Published on Data Blog

Demystifying ICP purchasing power parity calculations using Python: Global results

Giovanni Tonutti

March 23, 2023

This page in:

English

English

Results from the ICP are available at icp.worldbank.org. This blog series, edited by Edie Purdie, covers all aspects of the ICP and explores the use made of these data by researchers, policymakers, economists, data scientists, and others. We encourage users to share their data applications and findings in this blog series via icp@worldank.org.

As many readers know, the International Comparison Program (ICP) produces purchasing power parities (PPPs) and comparable price level indexes for each of its 170-plus participating economies, as well as PPP-based volumes and per capita measure of gross domestic product and its expenditure components. PPPs convert different currencies to a common currency and, in the process of conversion, equalize their purchasing power by controlling for differences in price levels between economies and provide a measure of what an economy’s local currency can buy in another economy.

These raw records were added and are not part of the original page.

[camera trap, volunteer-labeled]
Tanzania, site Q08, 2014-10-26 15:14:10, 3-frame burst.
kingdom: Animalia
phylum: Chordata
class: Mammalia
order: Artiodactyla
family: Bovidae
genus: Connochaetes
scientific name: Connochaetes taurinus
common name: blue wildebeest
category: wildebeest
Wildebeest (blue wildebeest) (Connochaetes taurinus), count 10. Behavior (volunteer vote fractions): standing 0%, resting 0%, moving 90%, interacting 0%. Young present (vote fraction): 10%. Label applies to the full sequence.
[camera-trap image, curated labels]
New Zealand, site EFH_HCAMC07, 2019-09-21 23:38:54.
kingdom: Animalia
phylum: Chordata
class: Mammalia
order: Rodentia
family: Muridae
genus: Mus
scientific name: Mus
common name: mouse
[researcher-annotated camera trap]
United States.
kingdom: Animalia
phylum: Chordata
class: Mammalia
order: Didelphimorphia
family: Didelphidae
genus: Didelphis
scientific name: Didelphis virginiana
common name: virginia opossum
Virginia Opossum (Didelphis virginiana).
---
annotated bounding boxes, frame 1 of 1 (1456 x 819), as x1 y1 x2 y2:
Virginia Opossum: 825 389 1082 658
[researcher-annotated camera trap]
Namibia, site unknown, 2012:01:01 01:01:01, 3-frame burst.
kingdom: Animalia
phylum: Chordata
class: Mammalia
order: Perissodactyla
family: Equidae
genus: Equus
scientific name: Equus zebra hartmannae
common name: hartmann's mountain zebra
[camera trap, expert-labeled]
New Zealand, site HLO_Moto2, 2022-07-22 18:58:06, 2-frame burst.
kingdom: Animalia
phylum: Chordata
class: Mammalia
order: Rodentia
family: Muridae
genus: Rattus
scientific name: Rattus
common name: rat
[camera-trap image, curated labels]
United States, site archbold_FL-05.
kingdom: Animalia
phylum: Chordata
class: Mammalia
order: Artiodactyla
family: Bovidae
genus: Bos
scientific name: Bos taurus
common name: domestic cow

There are many phases to the ICP’s PPP production process, including multistage calculations at the national, regional, and global levels. This blog is part of our ongoing outreach efforts focusing on transparency of the process and methods utilized in producing the program’s results. It is the second blog in the Demystifying ICP Purchasing Power Parity calculations using Python series. Together these blogs provide a fully transparent record of the calculation process

The first blog outlined the steps for estimating PPPs for countries within a single region, as calculated by the ICP Regional Implementing Agencies. This second blog focuses on the procedure for linking regional PPPs into a global set of PPPs. We use again mock average price and expenditure data and carry out the calculation using Python, a free, open-source programming language.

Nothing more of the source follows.